Aborted (core dumped)

The test case is brute force and does not terminate unless it hits the assert.
It usually takes less than a minute for me to see the assert.

I haven't seen the issue with a single thread in the pool.

The problem is that you are using two different strands, one for reading and one for writing! You can't do that :) The documentation is clear on this:

_"For asynchronous operations, the application must ensure that they are are all performed within the same implicit or explicit strand."_

and

Thread Safety
Distinct objects: Safe.
Shared objects: Unsafe.

http://www.boost.org/doc/libs/master/libs/beast/doc/html/beast/ref/boost__beast__websocket__stream.html

Note that Asio sockets work the same way (and ssl::stream). They cannot be accessed from two threads simultaneously. If you are using this pattern of two strands in other code, I suggest you change it to use just one strand, as you are relying on undefined behavior.

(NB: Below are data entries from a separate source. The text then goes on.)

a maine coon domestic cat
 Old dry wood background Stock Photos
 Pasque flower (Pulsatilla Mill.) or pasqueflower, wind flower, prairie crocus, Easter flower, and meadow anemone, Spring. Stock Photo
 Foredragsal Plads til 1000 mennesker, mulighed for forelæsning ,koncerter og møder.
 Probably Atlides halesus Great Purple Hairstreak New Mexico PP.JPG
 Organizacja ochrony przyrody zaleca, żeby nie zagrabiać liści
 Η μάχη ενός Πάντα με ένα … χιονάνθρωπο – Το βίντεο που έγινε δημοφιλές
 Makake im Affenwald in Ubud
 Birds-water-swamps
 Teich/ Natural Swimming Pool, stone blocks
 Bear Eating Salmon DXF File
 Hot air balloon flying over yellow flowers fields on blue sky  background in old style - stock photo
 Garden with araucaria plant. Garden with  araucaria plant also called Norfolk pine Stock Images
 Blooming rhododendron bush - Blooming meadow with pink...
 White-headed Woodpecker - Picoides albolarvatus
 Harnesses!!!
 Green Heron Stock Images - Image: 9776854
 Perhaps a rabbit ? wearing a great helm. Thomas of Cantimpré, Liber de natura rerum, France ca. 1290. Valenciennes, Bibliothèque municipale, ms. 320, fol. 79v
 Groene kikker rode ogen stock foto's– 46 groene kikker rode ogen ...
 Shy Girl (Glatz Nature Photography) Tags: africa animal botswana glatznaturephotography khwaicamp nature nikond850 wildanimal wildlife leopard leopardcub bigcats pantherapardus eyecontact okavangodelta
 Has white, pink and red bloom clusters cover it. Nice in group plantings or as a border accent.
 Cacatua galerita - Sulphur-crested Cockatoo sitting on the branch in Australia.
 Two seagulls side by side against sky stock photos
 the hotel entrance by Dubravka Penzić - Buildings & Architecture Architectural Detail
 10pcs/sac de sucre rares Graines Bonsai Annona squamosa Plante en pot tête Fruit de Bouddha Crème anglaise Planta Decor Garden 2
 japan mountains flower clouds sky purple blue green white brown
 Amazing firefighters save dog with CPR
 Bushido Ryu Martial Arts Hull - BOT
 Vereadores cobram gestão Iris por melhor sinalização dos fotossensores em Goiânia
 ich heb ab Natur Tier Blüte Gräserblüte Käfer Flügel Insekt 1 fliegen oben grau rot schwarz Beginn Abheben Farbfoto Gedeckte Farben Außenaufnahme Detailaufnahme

Thank God we figured this out because these websocket operations were very difficult to write and test, and make correct, and if this was a real bug this close to shipping it would be very bad!

@vinniefalco I misunderstood the permission to run both an asynchronous read and write in parallel to mean that their completion handlers could as well. That was obviously wrong!

Thank you!

Ahh...you are referring to this part of the docs:

http://www.boost.org/doc/libs/develop/libs/beast/doc/html/beast/using_websocket/notes.html#beast.using_websocket.notes.thread_safety

Looking it over, the example code probably needs to use a strand.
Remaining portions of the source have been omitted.